#### Texte à lire ####

LA VIRGINITE FEMININE


Psy : La virginité féminine peut sembler dépassée dans notre société sexuellement libérée, pourquoi écrire un livre sur le sujet ?

Yvonne Knibiehler : La virginité féminine est en réalité un sujet très actuel. Si la défloration est devenue un événement physiologique insignifiant, elle reste un rite de passage. Perdre sa virginité, c’est quitter l’enfance, découvrir l’autre, l’autre sexe. C’est franchir ce seuil, qui ne va pas toujours de soi.

#### Données présentées ####

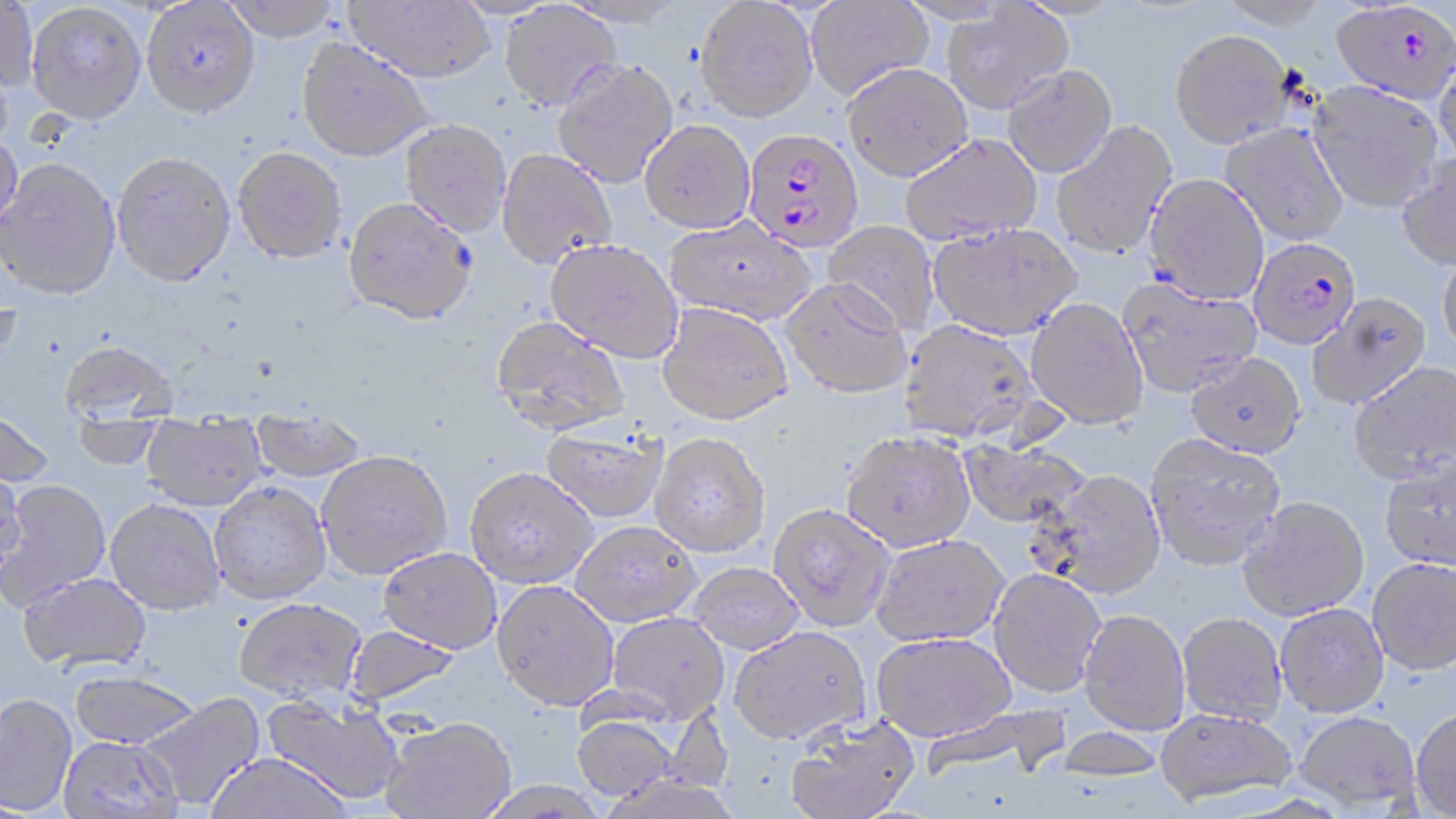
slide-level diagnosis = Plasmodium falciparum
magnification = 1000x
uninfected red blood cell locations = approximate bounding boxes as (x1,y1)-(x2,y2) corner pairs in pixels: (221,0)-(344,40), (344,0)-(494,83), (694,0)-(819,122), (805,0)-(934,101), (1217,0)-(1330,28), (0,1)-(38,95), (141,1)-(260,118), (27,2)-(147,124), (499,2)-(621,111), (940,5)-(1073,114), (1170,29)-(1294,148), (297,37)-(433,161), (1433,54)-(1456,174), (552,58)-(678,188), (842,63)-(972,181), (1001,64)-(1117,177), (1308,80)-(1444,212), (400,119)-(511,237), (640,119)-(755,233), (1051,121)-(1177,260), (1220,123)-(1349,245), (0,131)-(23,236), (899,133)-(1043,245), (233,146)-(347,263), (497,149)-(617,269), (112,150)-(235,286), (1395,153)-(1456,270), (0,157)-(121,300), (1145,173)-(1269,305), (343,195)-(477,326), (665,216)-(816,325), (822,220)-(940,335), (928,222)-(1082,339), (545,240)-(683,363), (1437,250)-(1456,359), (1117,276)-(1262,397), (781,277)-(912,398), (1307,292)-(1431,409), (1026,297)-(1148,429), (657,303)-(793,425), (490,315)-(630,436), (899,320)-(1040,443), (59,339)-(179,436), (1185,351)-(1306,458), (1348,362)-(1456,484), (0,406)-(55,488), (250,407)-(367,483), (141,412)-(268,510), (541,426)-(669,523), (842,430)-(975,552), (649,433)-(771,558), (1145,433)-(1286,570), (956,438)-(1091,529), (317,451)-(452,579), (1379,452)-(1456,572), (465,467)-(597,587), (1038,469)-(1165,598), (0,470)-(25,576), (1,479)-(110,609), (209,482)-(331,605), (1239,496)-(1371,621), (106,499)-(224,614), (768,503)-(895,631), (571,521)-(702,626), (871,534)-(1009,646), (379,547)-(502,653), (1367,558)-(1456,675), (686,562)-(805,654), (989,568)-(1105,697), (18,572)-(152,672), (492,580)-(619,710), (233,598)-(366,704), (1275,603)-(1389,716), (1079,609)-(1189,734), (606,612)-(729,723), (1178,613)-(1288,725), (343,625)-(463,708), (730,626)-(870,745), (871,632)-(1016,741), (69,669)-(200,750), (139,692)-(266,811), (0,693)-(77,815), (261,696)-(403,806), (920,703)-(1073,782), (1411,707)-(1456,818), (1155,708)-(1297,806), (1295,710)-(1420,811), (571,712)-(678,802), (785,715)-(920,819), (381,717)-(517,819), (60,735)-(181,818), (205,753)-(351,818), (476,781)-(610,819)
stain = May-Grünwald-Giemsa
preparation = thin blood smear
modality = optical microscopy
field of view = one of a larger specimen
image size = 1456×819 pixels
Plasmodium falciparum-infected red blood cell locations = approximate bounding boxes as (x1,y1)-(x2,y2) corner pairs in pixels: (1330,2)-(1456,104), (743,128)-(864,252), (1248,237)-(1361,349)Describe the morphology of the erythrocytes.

####

▶ **Objectif de l'exercice**
Réécrivez tout le texte à lire depuis « LA VIRGINITE FEMININE » jusqu'à « sur le sujet ? », en mettant « époque » à la place de « société ». Les lignes forment un matériau indépendant du texte à lire.

▶ **Résultat attendu**
LA VIRGINITE FEMININE


Psy : La virginité féminine peut sembler dépassée dans notre époque sexuellement libérée, pourquoi écrire un livre sur le sujet ?